Na minha avaliação não, na medida que o resultado final restabeleceu o equilíbrio necessário, que passa a ser a partir de agora um paradigma para que exatamente esse conflito - que gerou tantos problemas, traumas e indefinições - deixe de acontecer. Ele será um exemplo para que novos episódios não aconteçam.
Os surtos de contaminação no Flamengo, Fluminense, Goiás, e casos de covid em outros times não seriam um indicativo de que o protocolo não é 100% seguro?
Vou te dar números: 475 jogos, 18 mil testes, sem contar a Copa do Nordeste. Apenas sete jogos adiados, suspensos, e índices decrescentes de contaminação. Dois episódios recentes, Flamengo e Fluminense, que na avaliação científica estão fora da curva, e que, portanto, devem ser analisados em particular. E um alerta da CBF para que o protocolo seja seguido rigorosamente. Nosso protocolo consegue estabelecer parâmetros dentro do sistema de futebol; atividades realizadas fora a gente só pode recomendar que haja um acompanhamento de cada clube para que ela não aconteça.
Então, do ponto de vista da CBF, o protocolo utilizado é seguro?
Nós temos toda a segurança científica... o número de jogos, de testes realizados. Dois fatos de clubes (Flamengo e Fluminense) não abalam a visão científica estabelecida. Os números são de segurança e saúde para atletas, comissão técnica e trabalhadores em geral.
Se houver pelo menos 13 jogadores disponíveis, nenhum jogo do Brasileirão será suspenso?
Exatamente. Isto é uma jurisprudência, está definida no STJD. É um critério que a CBF estabeleceu com os clubes numa reunião plenária com a presença de todos os clubes, sem exceção. É uma decisão uniforme nos campeonatos brasileiros.

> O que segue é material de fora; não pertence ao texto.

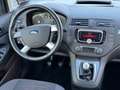 Ford C-Max Style mit Klimaautomatik Silber - thumbnail 12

A CBF trabalha com a possibilidade de o Brasileirão ser paralisado? Dirigentes de alguns clubes já fizeram comentários nesse sentido publicamente...
(Os comentários foram feitos) no momento antes do jogo, esse jogo dramático do domingo. Evidentemente as tensões, emoções, o sentimento de não atendimento aos protocolos estabelecidos levaram a uma reação antes do jogo. O jogo realizado, e esses números relevantes, que eu chamaria da mais expressivos e casuísticos do mundo em relação ao retorno do futebol, nos dá segurança para a continuação do campeonato. Não há nenhum questionamento sobre isso. Nenhum.
Mas antes da confirmação do jogo, o senhor tinha a impressão de que de fato alguns poderiam partir para a paralisação?
Ah sim, sim. A não realização daquela partida, tendo os princípios estabelecidos de 13 jogadores no mínimo - e o Flamengo tinha 19 jogadores... O protocolo estabelece de maneira muito clara: infectado separa, sem sintoma joga. Outros clubes já tinham passado por isso, por que o tratamento seria diferente com um clube? Aí abalaria a uniformidade, a imparcialidade e a igualdade de tratamento. Evidentemente que, se você trata de forma diferenciada, você não tem equilíbrio no estabelecimento de regras. A não realização do jogo no domingo poderia causar um abalo dramático do sistema, e os clubes teriam suas razões pra reagir. A decisão da Justiça foi fundamental para não acontecer algo mais dramático. Um jogo poderia abalar a questão exemplar que temos hoje.
Outro ponto que gerou discórdia tem a ver com o retorno da torcida aos estádios. Os clubes vão reavaliar essa possibilidade em duas semanas. Há chances de o público voltar às arenas antes do segundo turno?
Não, não, e isso foi feito de maneira muito clara. A gente ouviu o Ministério da Saúde, que deu parecer favorável dependendo das autoridades locais, municipais e estaduais. A CBF fez um contato com grande parte dos governadores e prefeitos, ouvimos direta ou indiretamente. Temos hoje que essas autoridades não têm posição favorável, e tendo em vista o equilíbrio técnico que demandaria a perspectiva de torcida para todos os clubes, nós não vemos a curto prazo a possibilidade de retorno de torcida nos estádios.
Então só vai voltar quando for possível para todo mundo...
Exatamente. A demanda de 19 clubes - não houve a presença do Flamengo nessa decisão - é a seguinte: isonômica, ou seja, igual para todos; gradual, e com a autorização dos governantes estaduais e municipais.